= WHAT YOU NEED TO DO =
Reproduce the Jesenje article word for word between "- Time zone: UTC+1" and "County in Croatia.", inclusive.

= GIVEN PASSAGE =
- Jesenje Location within Croatia
- Coordinates: 46°12′0″N 15°53′24″E﻿ / ﻿46.20000°N 15.89000°E
- Country: Croatia
- County: Krapina-Zagorje

Government
- • Mayor: Dario Cvrtila (HDZ)

Area
- • Total: 24.5 km^{2} (9.5 sq mi)

Population (2021)
- • Total: 1,371
- • Density: 56.0/km^{2} (145/sq mi)
- Time zone: UTC+1 (CET)
- • Summer (DST): UTC+2 (CEST)
- Website: jesenje.hr

= Jesenje =

Jesenje is a municipality in the Krapina-Zagorje County in Croatia.

==History==

From the first mention of the parish of Jesenje in 1328, it belonged to the parish of Radoboj until 1785.

The Church of St. John the Baptist in Gornje Jesenje began to be built in 1847 on the site of an old chapel built in the mid-17th century. The church was blessed and opened in 1858. There were major financial problems in the construction of the church, so Emperor Franz Joseph himself, at the intervention of the parish priest, urged and sent a considerable sum of money sufficient for the construction of the church. The 4 bells on the church tower were removed during World War I and used for military purposes. The church was renovated on the inside in 1990 and on the outside in 2004.

The development of education in Gornje Jesenje began in 1857, and according to the data, 131 students were enrolled in the school that year. Classes were held in private buildings, and the first was in the private building of the Jedvaj family in Gornje Jesenje. The foundation stone for the first school building in Gornje Jesenje was laid in 1904, and in the same year the school got one classroom and an apartment for the teacher. In 1957 the school was organized as an eight-grade school, and classes took place in the premises of the school and the community dormitory. In 1973 due to the large number of children, the addition of a new, larger part of the school was started, which was completed in 1976.

= PROVIDED MATERIAL =
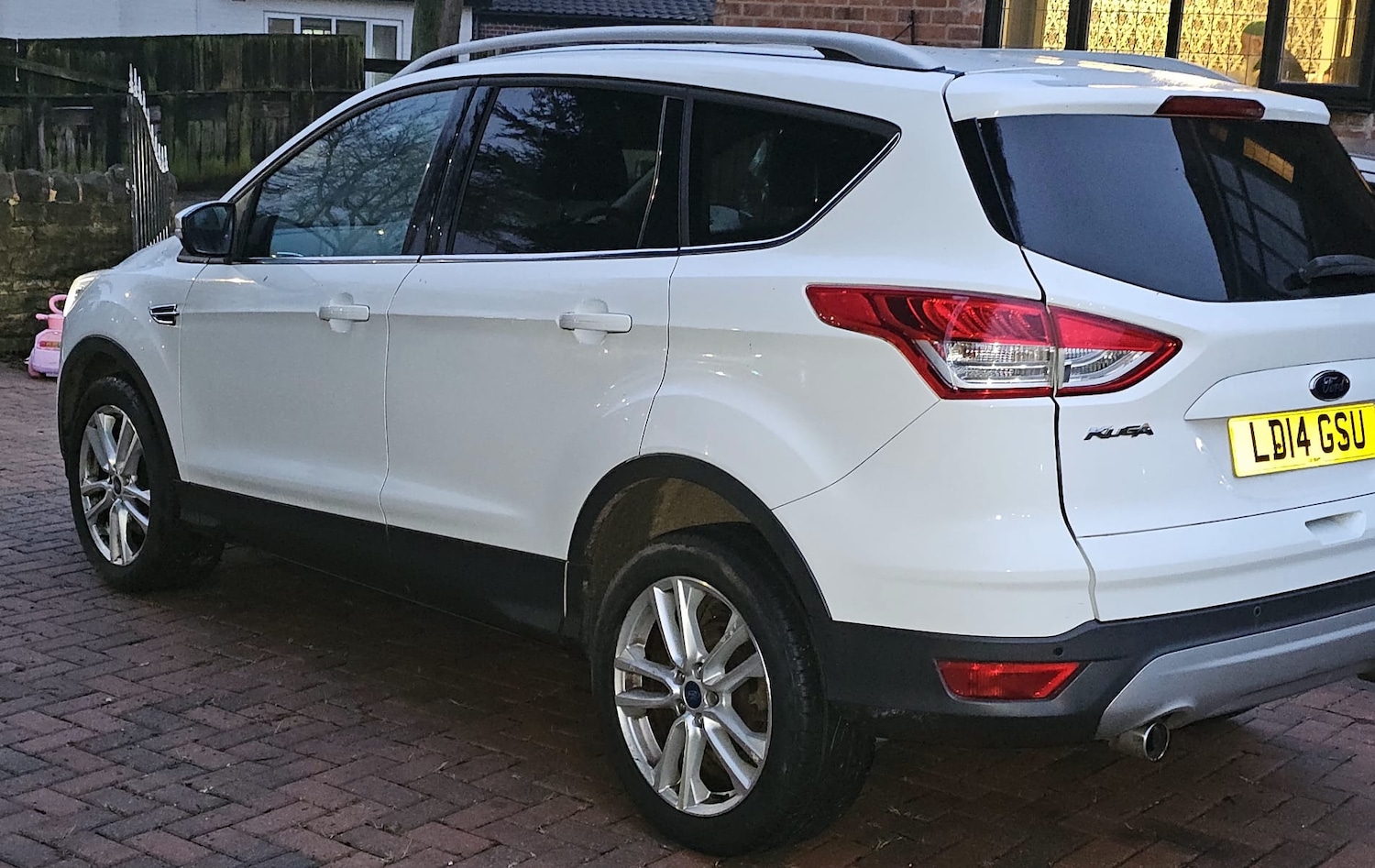 Used Ford Kuga 2014 for sale - 77241373: Photo 10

= YOUR SOLUTION =
- Time zone: UTC+1 (CET)
- • Summer (DST): UTC+2 (CEST)
- Website: jesenje.hr

= Jesenje =

Jesenje is a municipality in the Krapina-Zagorje County in Croatia.